━━ Data supplied
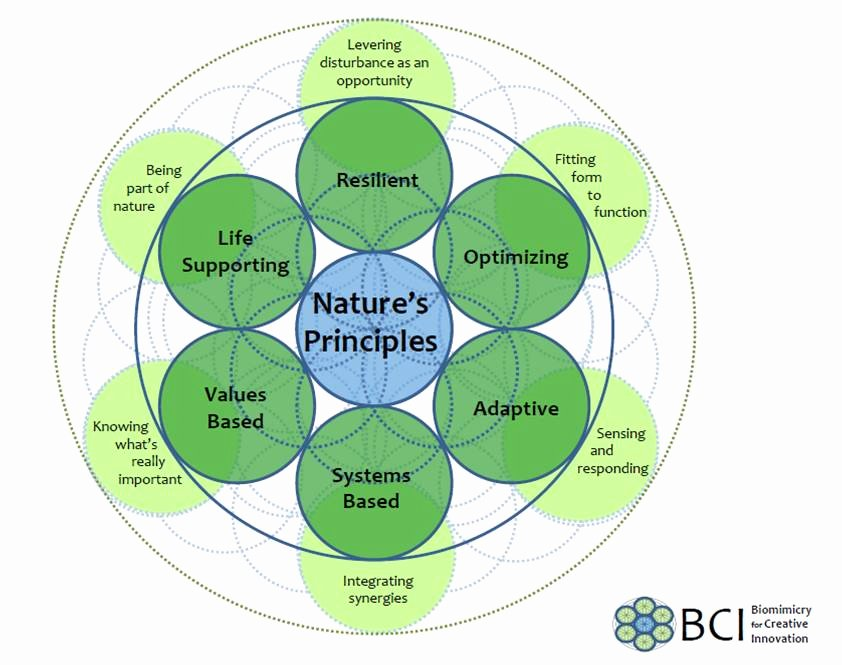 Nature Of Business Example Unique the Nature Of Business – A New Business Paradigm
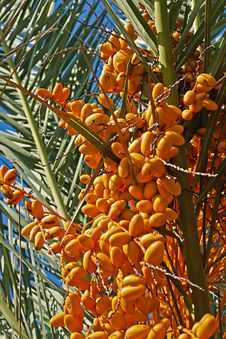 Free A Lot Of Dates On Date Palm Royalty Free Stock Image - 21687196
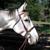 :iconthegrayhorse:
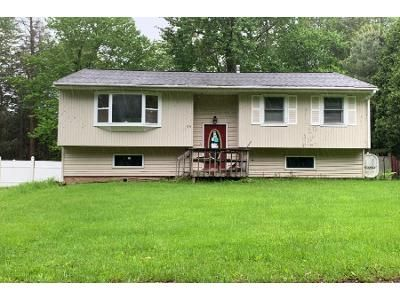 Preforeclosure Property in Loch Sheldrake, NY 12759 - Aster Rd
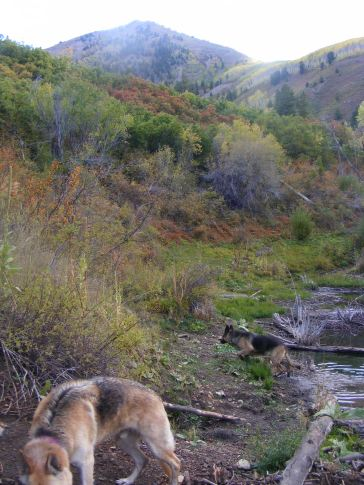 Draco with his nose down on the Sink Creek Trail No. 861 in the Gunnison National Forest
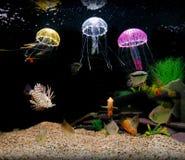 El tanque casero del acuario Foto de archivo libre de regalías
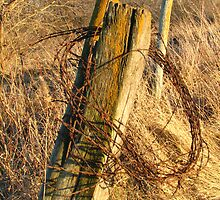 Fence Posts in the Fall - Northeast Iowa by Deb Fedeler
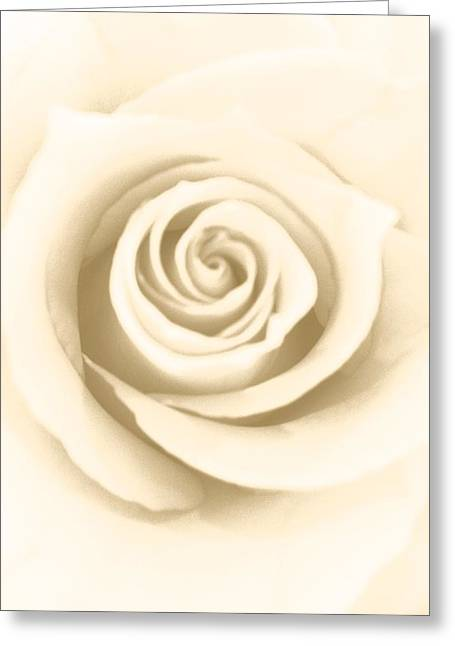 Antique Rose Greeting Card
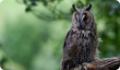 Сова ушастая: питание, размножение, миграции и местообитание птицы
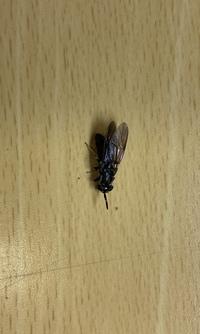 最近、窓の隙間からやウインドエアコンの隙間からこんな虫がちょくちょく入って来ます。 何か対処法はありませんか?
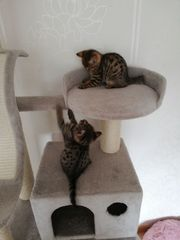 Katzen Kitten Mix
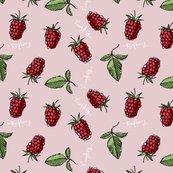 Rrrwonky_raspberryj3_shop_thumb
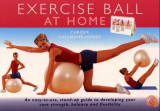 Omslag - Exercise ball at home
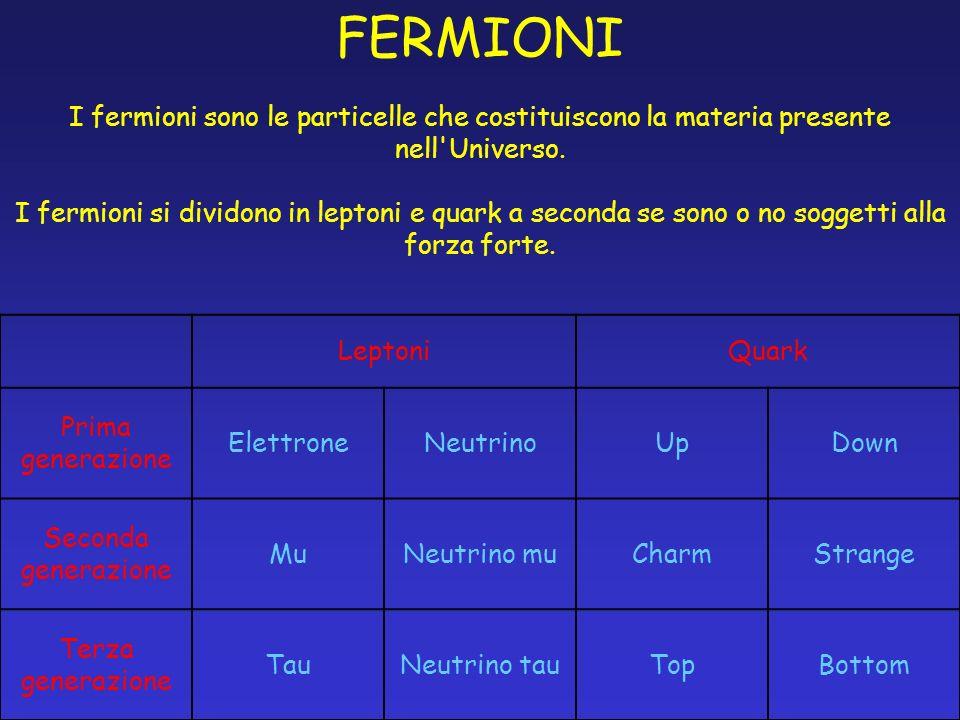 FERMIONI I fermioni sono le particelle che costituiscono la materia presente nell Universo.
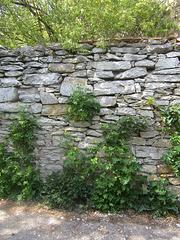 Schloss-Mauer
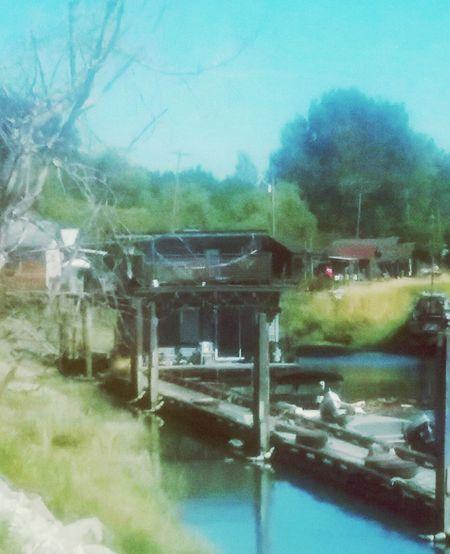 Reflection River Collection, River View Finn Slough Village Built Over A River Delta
━━━━
• Brief: Without the pictures, repeat exactly the lines running from the line containing "最近、窓の隙間からやウインド" through the end of the data, both ends included.

• Result of this exercise:
 最近、窓の隙間からやウインドエアコンの隙間からこんな虫がちょくちょく入って来ます。 何か対処法はありませんか?
 Katzen Kitten Mix
 Rrrwonky_raspberryj3_shop_thumb
 Omslag - Exercise ball at home
 FERMIONI I fermioni sono le particelle che costituiscono la materia presente nell Universo.
 Schloss-Mauer
 Reflection River Collection, River View Finn Slough Village Built Over A River Delta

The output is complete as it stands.